THE PROBLEM:
Every line from the one that contains "order: Artiodactyla" to the end of the records must be restated word for word. No other line belongs in the answer.
################
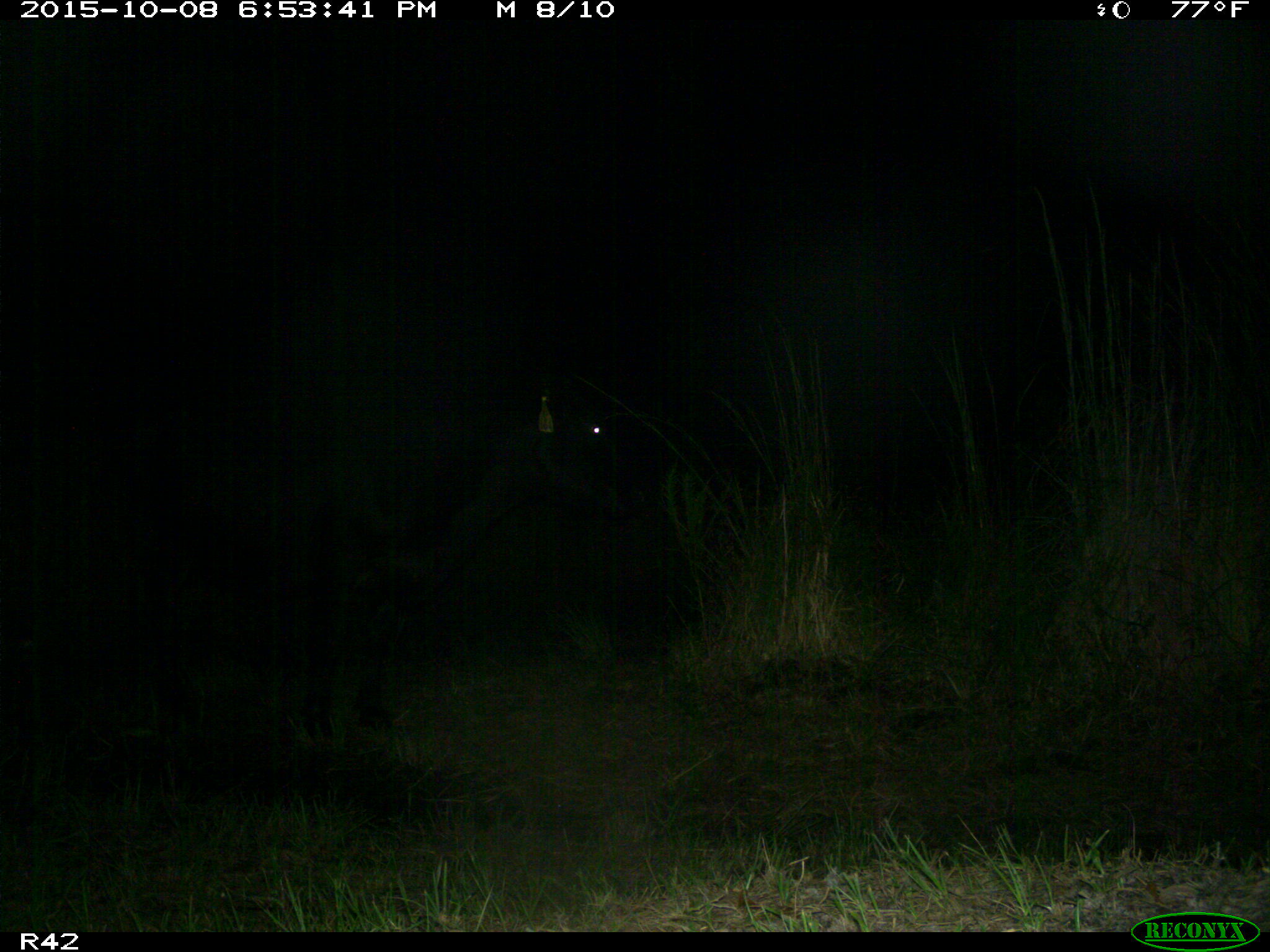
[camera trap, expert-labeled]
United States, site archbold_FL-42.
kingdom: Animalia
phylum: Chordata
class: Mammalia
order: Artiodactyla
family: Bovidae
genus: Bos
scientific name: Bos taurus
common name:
################
EXERCISE ANSWER:
order: Artiodactyla
family: Bovidae
genus: Bos
scientific name: Bos taurus
common name:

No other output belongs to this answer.